У Дона Великого | страница 119
Хотя Алена и пряталась за повозкой, Бренк все же увидел ее.
— Ага! Эй, малец, а ну подь-ка сюда! Тут, княже, мальчонка один в ратники страсть как просится. Пристал как репей.
Алена несмело подошла и из-под наползшего на лоб шлема зыркнула глазами на князя.
— Ты чей? — не без любопытства спросил князь.
— Батянин.
— Ишь ты! То-то, гляжу я, ты чуть не весь влез в отцовский шлем. Как звать-то?
— Ален… Алешка… Лексеем меня кличут.
— Стало быть, Лексей божий человек, на басурман собрался?
Алена быстро закивала головой.
— А не маловат?
— Княже, я во какой сильный!
Алена даже согнула руку в локте и устремила на князя умоляющий взгляд. Он-то и поразил князя: в нем была и надежда, и страх, и смятение, и горделивая уверенность, смешанная с юношеским смущением, и одновременно какая-то упрямая требовательность.
— Мамку мою вороги извели, батяня помер… Куда я денусь? Возьми, княже…
Глаза князя повлажнели, смягчились.
— Ладно уж, боярин, возьми его в отроки к моему стягу. Мальчонка, видать, и впрямь шустрый. Вот одежонку ему выдать бы по плечу, да и меч покороче. Вишь он своим отцовским все кочки на дороге посшибал.
— Ну счастье твое — воля княжеская, — проговорил уже более ласково Бренк. — Давай беги со всех ног во-он туда, на другой край города, где выдача идет. Скажи: мол, князь велел обрядить в доспехи по росту, в шлем чуть поменьше, да и меч дать покороче. Беги!
— Ой, княже! — Алена чисто по-девичьи всплеснула руками и, даже забыв сказать слова благодарности, помчалась по указанному направлению.
Князь посмотрел ей вслед, сказал с легкой грустью:
— Жалко будет, ежели убьют мальчонку.
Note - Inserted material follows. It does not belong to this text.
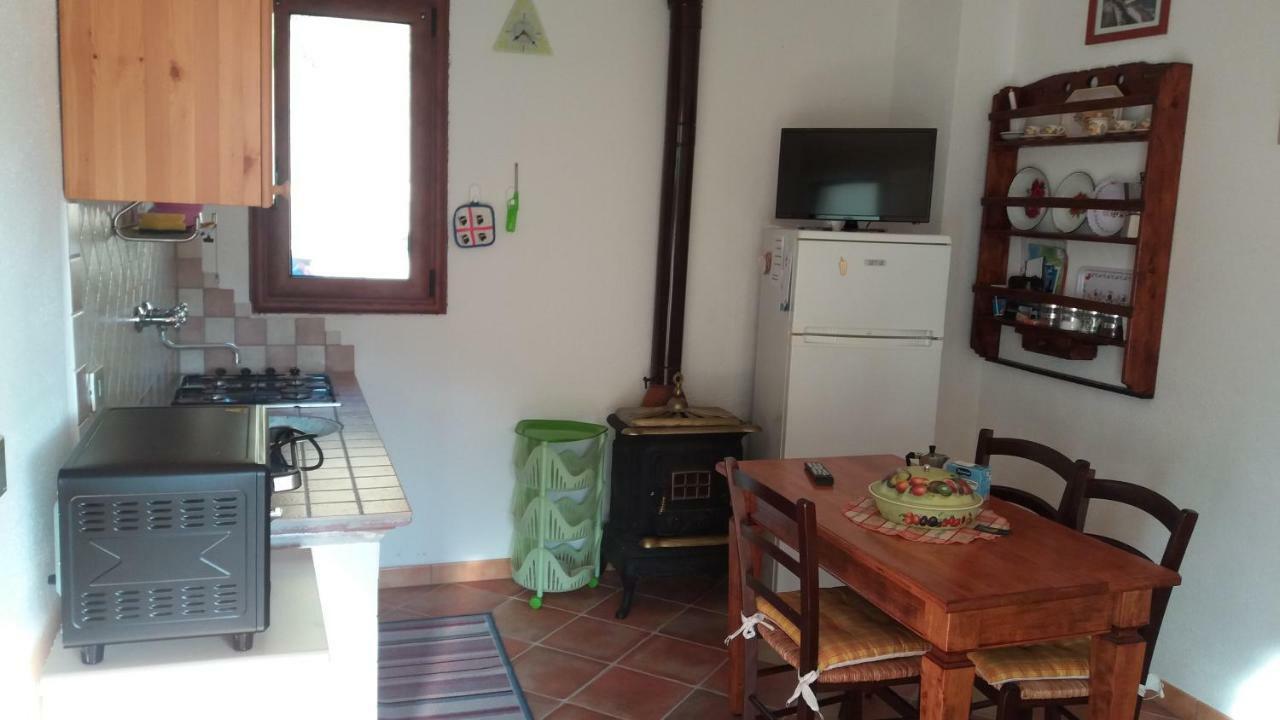 منزل الضيف دورغالي  في Casa Lucia Campagna Relax المظهر الخارجي الصورة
Из него добрый воин вышел бы.
Проходя мимо толпы веселящихся ратников, Дмитрий Иванович придержал шаг, и в его глазах мелькнули озорные огоньки.
— Эх, боярин, сам бы пошел в пляс, да жалко, сан не позволяет. Все-таки я князь, да к тому же и великий. А люблю!
Бренк знал привычку Дмитрия Ивановича подтрунивать над самим собой и засмеялся.
— Вот справимся с Мамаем, уж тогда и попляшем.
— Я, боярин, за одного веселого воина трех невеселых отдам. Веселый человек, ежели он за правое дело стоит, душою чист и волею тверд.
— А я, княже, какую штуку приметил, — развел Бренк руками, шагая рядом. — Люди свои дома кинули, на битву сошлись, а об ордынцах я и слова не слыхал от воинов. Будто и зла на них нету.
Князь помрачнел, ответил не сразу.
— Зло есть, боярин. В каждом сердце сидит оно, как накипь в котле. Его снаружи вроде не видно, а ковырни — оно враз и выскакивает. — Он помолчал, а затем добавил: — Русский человек выстрадал всем нутром неволю басурманскую и ныне на врагов идет, как все едино землю орать иль хлеб на гумне молотить. И тяжко, да надо. Пора пришла.